2.a. Sponsor shall pay to Researcher a financial participation of Euros one hundred eighty thousand (Euros 180,000) payable as follows:

(i) Upon signature of this Agreement by both parties, Euros 90,000;

(ii) 6 months after the signature of this agreement, Euros 45,000;

(iii) 12 months alter the signature of this agreement, Euros 45,000.

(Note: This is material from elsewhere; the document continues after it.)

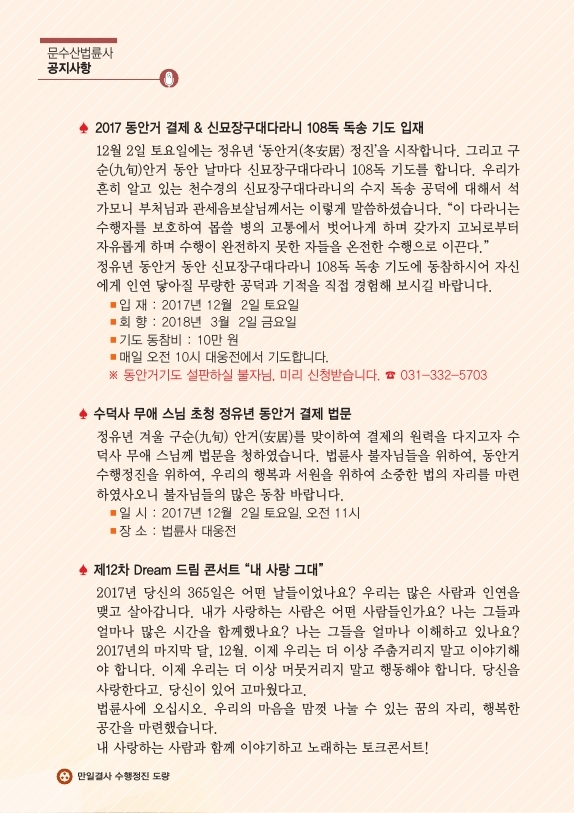 법륜사-12월호.pdf_page_06.jpg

2.b. Payments shall be made on the following bank account,.

Banque Soalbert Dupont
Place du Concert
59000 Lille - France
N de compte 30027 00001 00000005952 21

2.c. In case of any delay in the actual payment of any invoice, Researcher suspends the execution of the Research program until complete payment of the invoice at stake. Any extra payment incurred by such a suspension, due for instance to the obligation to start again any experiment, will be wholly taken in charge by Sponsor.

3. Data And Results of the Research Program

3.a. The parties understand and agree that all rights, title and interest in aid to the results arising from the Research Program are, at the sole risks and benefit of Sponsor, its exclusive property. Sponsor shall be free to incorporate any and all such finding in any regulatory filing, as well as to transfer such data and results to third parties for their use, Researcher understands and agrees that it shall have no ownership, license or access rights in, any of Sponsor's results arising from the Research Program,

3.b. Moreover, the present agreement shall not be interpreted as an assignment and/or a license to Sponsor of any result or right obtained or owned by Researcher prior to the signature of the present agreement or developed independently from the execution of the present agreement.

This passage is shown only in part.